-------- Information supplied --------

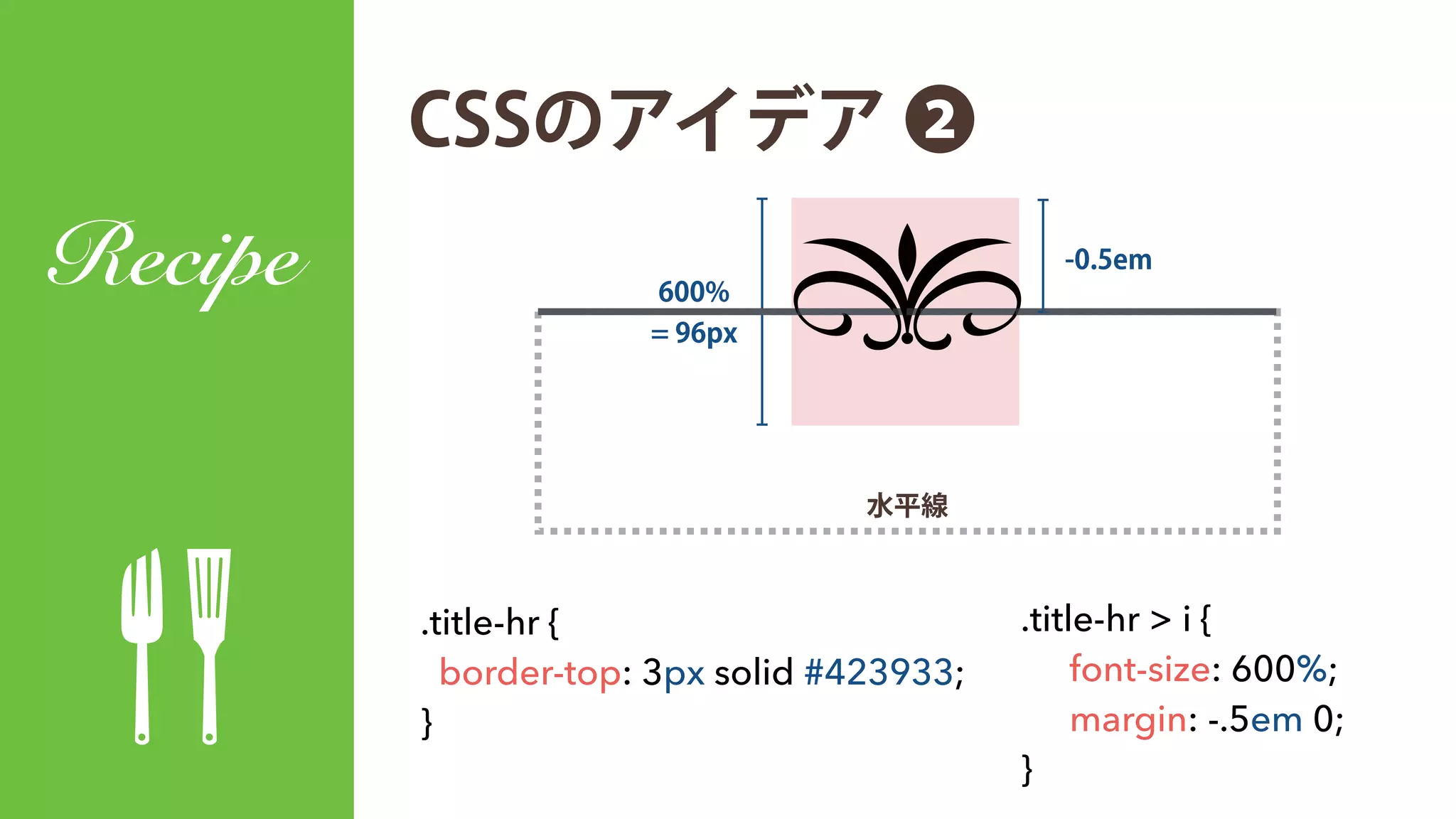 Recipe

CSSのアイデア ❷

600%
= 96px

-0.5em

水平線

.title-hr {
border-top: 3px solid #423933;
}

.title-hr > i {
font-size: 600%;
margin: -.5em 0;
}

--------

Task statement: Please give the entries again word for word, without any pictures.

Your solution:
 Recipe

CSSのアイデア ❷

600%
= 96px

-0.5em

水平線

.title-hr {
border-top: 3px solid #423933;
}

.title-hr > i {
font-size: 600%;
margin: -.5em 0;
}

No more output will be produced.